When I started to see this, the endless aching complaints were uprooted by an intense gratitude. I am grateful for how I was carried through the storm, but also grateful for the effects of the storm itself, this hurricane that changed everything I thought I knew about myself. Even for the wounds that I have yet to see the reason for, I am grateful. I am learning more and more the freedom that comes with recklessly abandoning the pursuit of my own understanding. I don’t have all the answers. God never said He would give them to us-- He said He’d give us Himself. And at the end of the four years that I so often called the worst experience of my life, the Person I found in answer to my question is more loving and gracious than I had ever dared dream.

I had so many conversations I will never forget in those last few weeks of school, after grace gave me the freedom to be honest. And at the very end, as I sat in the commencement ceremonies surrounded by others who had all fought their own battles and been granted their own grace to be there, everything quieted and I simply asked God “did I do OK?”

And as I ducked the brim of that ridiculous square hat to hide my face, I could hear His voice gently whispering “well done.”

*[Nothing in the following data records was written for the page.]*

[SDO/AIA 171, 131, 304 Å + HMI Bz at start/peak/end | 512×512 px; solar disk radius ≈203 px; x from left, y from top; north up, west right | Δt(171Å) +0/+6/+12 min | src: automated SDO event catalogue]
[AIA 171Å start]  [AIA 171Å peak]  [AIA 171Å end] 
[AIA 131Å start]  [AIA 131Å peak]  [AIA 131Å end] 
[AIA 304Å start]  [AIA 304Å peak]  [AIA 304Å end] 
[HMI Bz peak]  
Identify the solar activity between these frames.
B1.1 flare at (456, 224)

And that too was grace, this radical, counter-intuitive movement that shakes us to our core, that states that when we are the most aware of our need we have the most potential to be whole. At the end of the four years I took my efforts, so pitifully inadequate, and I handed the mess to God and let Him take it. There His grace filled all the holes, shaping insufficiencies and triumphs into something beautiful.

They say that college is to some extent about self-discovery, about learning who we are.  If there is anything I will take away from those four years, any picture of myself to remember, it is this: I am more needy than I had ever imagined it possible to be... I am offered more grace than I had ever imagined existed. That grace has named me and it brings me to life again and again, calling me out of the nightmares and into the gentle fading in of the dawn.

- Elraen -

P.S. - There are so many people I could thank for walking with me through this, for being living pictures of love and grace even when I barely believed it still existed. My family, who ultimately became my friends. My CleanPlace family, especially those who came to Texas and shared my room and my life even when I barely had a few hours to give them in return, and the mooters who made me a little more myself every summer. My “boardie” friends, both Skillet and Disciple, especially those who shared Wisconsin with me in November. The friends from before college who went through it with me, providing long walks and longer conversations.The faculty in the Bible, English, and History departments, particularly the professor who put up with me for nine classes and taught a 17-year-old infant Christian more about following Christ than I had learned in a lifetime growing up in the church. The library staff, student workers, and patrons, who made all the long hours and early mornings worthwhile. The many band guys who took time out of busy schedules to look out for me. The incredible staff of NewReleaseTuesday who consistently encouraged me, made me laugh, and taught me that I really did have something to offer and a place where I could serve. The A-Uers who still follow my facebook posts even when most of us haven’t been on the forum in years.

I hope to keep in touch with all of you as much as possible even as my life changes so quickly and so radically. The diploma I earned in some ways belongs to all of you much more than it does to me-- thank you.